• _Page excerpt_
In a recent blog, I advocated for organizations’ developing a leadership pipeline in order to have the leaders they will need in the future. That blog item made the case for going beyond typical leadership training and development to understanding and building the competencies and skills leaders will need to have five or more years from now — and those skills might be very different from the ones required today. Researchers and polls show that one of the many shortcomings in leadership in many companies is an inability to lead. As we build our leadership pipelines for the future organizations, we need to select or develop people who can lead. I know, this sounds blindingly obvious, but apparently this common sense may not be as common as you’d think.
A recent Forbes article states that a “2016 Gallup poll found that only 18% of managers demonstrate a high level of talent for managing others – meaning a shocking 82% of managers aren’t very good at leading people.”
I am sure that many readers were not even slightly surprised by this information. So how do our leaders and managers get promoted to their leadership positions? According to the Forbes article, “managers are promoted into their roles based on tenure or previous manager roles – with little account for whether they possess the humanistic skills and qualities for good leadership.”

Spatial question entries
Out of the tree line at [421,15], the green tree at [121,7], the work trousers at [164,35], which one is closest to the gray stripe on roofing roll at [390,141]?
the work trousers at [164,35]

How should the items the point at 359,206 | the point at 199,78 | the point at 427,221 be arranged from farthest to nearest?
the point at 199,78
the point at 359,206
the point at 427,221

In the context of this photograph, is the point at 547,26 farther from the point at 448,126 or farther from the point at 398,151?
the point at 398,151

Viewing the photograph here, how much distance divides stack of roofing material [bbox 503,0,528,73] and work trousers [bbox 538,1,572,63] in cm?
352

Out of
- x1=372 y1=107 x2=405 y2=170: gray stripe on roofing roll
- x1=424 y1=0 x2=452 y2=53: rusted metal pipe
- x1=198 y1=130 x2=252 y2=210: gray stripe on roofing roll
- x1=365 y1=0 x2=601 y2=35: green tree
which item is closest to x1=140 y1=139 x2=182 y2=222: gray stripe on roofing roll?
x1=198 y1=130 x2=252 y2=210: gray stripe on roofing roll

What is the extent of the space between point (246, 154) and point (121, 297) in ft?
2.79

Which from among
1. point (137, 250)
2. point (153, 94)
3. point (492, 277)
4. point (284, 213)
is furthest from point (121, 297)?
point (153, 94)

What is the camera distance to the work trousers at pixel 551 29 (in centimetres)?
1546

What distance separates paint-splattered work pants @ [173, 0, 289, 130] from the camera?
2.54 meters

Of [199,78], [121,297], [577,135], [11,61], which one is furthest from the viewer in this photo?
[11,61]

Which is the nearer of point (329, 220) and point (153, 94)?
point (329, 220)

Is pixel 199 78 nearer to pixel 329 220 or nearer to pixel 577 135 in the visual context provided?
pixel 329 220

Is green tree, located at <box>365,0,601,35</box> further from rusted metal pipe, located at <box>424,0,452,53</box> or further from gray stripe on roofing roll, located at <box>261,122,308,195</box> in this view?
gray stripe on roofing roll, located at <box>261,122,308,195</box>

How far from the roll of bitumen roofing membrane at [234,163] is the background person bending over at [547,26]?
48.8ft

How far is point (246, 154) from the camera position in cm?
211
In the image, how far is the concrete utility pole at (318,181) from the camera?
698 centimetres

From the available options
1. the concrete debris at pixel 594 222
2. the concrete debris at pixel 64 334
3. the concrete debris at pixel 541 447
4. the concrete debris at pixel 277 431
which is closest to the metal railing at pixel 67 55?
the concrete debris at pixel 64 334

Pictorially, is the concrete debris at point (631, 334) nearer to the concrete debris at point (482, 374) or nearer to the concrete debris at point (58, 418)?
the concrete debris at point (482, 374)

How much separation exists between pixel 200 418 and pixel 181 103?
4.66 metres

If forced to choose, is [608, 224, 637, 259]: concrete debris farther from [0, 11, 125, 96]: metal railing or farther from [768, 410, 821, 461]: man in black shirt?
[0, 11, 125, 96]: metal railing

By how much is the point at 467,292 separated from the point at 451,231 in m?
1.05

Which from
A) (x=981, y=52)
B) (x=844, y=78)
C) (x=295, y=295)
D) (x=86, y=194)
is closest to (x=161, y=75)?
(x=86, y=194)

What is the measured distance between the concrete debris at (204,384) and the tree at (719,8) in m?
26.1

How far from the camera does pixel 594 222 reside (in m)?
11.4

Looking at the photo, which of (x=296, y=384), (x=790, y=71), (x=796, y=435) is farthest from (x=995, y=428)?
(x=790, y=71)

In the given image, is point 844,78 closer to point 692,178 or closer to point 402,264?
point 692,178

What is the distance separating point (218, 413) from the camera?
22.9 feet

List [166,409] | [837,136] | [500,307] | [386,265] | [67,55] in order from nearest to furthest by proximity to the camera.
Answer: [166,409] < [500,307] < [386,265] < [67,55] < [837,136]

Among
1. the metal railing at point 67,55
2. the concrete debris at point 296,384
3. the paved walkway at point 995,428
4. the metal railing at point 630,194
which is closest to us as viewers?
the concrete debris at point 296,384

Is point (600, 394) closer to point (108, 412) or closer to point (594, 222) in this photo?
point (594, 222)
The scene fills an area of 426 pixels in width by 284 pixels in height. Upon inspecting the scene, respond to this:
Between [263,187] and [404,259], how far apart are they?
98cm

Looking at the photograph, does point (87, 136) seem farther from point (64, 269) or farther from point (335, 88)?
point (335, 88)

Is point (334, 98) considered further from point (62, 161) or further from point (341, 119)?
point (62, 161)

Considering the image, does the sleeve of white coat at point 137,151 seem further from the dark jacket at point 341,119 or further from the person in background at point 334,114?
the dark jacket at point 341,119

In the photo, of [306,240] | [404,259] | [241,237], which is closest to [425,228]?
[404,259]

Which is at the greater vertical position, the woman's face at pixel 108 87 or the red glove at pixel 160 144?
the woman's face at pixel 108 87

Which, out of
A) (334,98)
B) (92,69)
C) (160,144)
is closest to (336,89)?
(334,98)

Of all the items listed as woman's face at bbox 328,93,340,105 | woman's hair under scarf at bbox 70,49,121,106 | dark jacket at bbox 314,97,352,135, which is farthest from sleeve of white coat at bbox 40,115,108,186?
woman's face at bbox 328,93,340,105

• _Instruction 1_
Rewrite the leadership passage between "In a recent" and "as you’d think.", inclusive, substituting "capabilities" for "competencies".
• _Instruction 2_
Return each line of the entries that contains the word "jacket".
These entries bear no relation to the leadership passage.

• _Task answer 1_
In a recent blog, I advocated for organizations’ developing a leadership pipeline in order to have the leaders they will need in the future. That blog item made the case for going beyond typical leadership training and development to understanding and building the capabilities and skills leaders will need to have five or more years from now — and those skills might be very different from the ones required today. Researchers and polls show that one of the many shortcomings in leadership in many companies is an inability to lead. As we build our leadership pipelines for the future organizations, we need to select or develop people who can lead. I know, this sounds blindingly obvious, but apparently this common sense may not be as common as you’d think.

• _Task answer 2_
Considering the image, does the sleeve of white coat at point 137,151 seem further from the dark jacket at point 341,119 or further from the person in background at point 334,114?
the dark jacket at point 341,119
Of all the items listed as woman's face at bbox 328,93,340,105 | woman's hair under scarf at bbox 70,49,121,106 | dark jacket at bbox 314,97,352,135, which is farthest from sleeve of white coat at bbox 40,115,108,186?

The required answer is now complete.